My case for cask beer:
“I’ve heard cask beer is just warm, flat beer”
“I don’t like cask beer because it’s warm and flat”
I hear this all the time when I talk to people about cask beer, and as a proudly Northern Brit it fills my heart with sadness and anger every time.
Let me say this loudly and clearly up front: cask beer should neither be warm nor flat – it’s all relative!
No, it’s not as cold as a keg beer, nor is it as carbonated, but there’s definitely a big difference between good cask beer and warm and flat cask beer.
In a land of ice-cold, highly carbonated craft beer, anything outside of that may seem like an alien concept, but there are plenty of other weird and wonderful beer types out there that, while straying from the classic IPA and lager, have managed to make a name for themselves and endear themselves to the North American palate.
So why is cask ale the black sheep of the beer family? What happened to it to deserve its poor reputation?
Goldilocks’ more difficult sister.
One of the main problems with cask beer is that it is a fickle beast and requires a lot of expertise for all the elements to come together into a glorious pint of beer. Aside from the actual brewing of the beer, cellaring (which is a profession of its own in the UK), pouring and tasting all have to be done with experience and confidence.
Breweries have to store the cask in their cellar (which is, traditionally, an actual stone cellar that naturally maintains the right temperature for cask beers) for 7-10 days to let the beer undergo its secondary fermentation process, and tap it at the perfect time. When tapped, the beer then lasts only for a few days (hence the typically small size of the casks compared to kegs). On top of that, generally the first couple of pints are not the best. Anecdotally, from my years as a rural village bartender, the second third of the beer is the absolute peak – I’ve even had customers ask me to check how much is in the cask so they can decide if they want it or not! The last quarter isn’t even worth thinking about. And lastly, the pour’s got to be right! Coming from the North of England and a firm believer of having a 1cm, thick and silky head on the beer, I’ve had customers wait for the ‘newbie’ bartender to be distracted then catch the eye of their regular beer-puller so they know they’re going to get a decent pint.

## [ACTIVITY]
Copy the cask beer piece starting at "Let me say this" and ending at "North American palate.", changing "weird and wonderful" to "unusual and delightful".

## [GIVEN INFORMATION]

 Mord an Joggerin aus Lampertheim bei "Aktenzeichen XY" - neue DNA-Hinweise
==
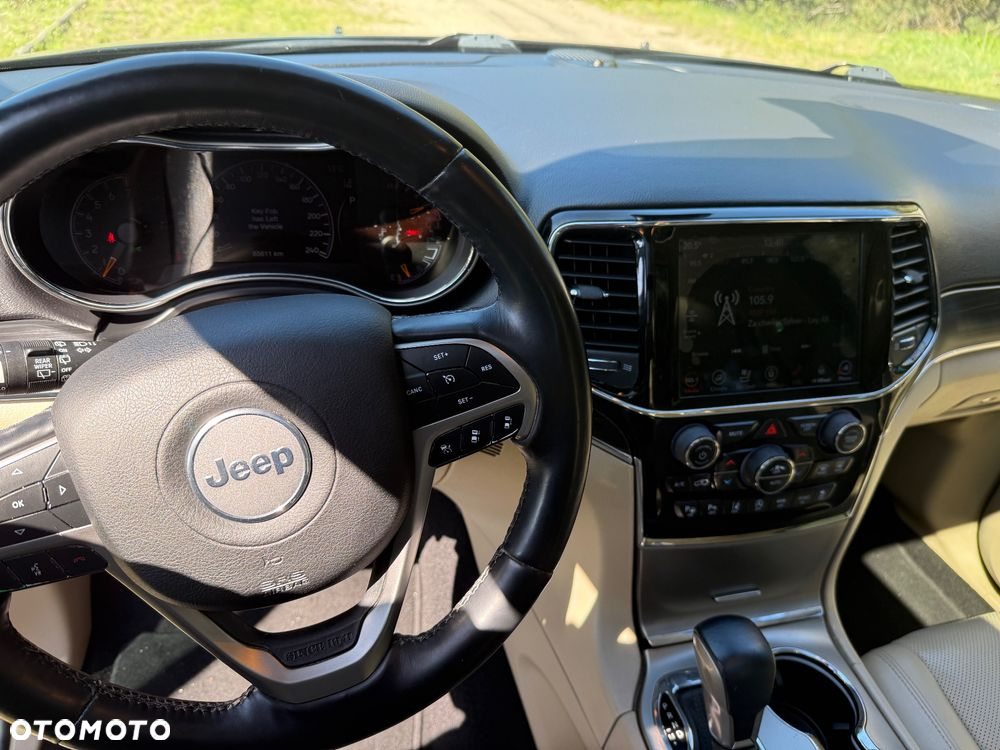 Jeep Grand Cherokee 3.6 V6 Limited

## [WRITTEN ANSWER]
Let me say this loudly and clearly up front: cask beer should neither be warm nor flat – it’s all relative!
No, it’s not as cold as a keg beer, nor is it as carbonated, but there’s definitely a big difference between good cask beer and warm and flat cask beer.
In a land of ice-cold, highly carbonated craft beer, anything outside of that may seem like an alien concept, but there are plenty of other unusual and delightful beer types out there that, while straying from the classic IPA and lager, have managed to make a name for themselves and endear themselves to the North American palate.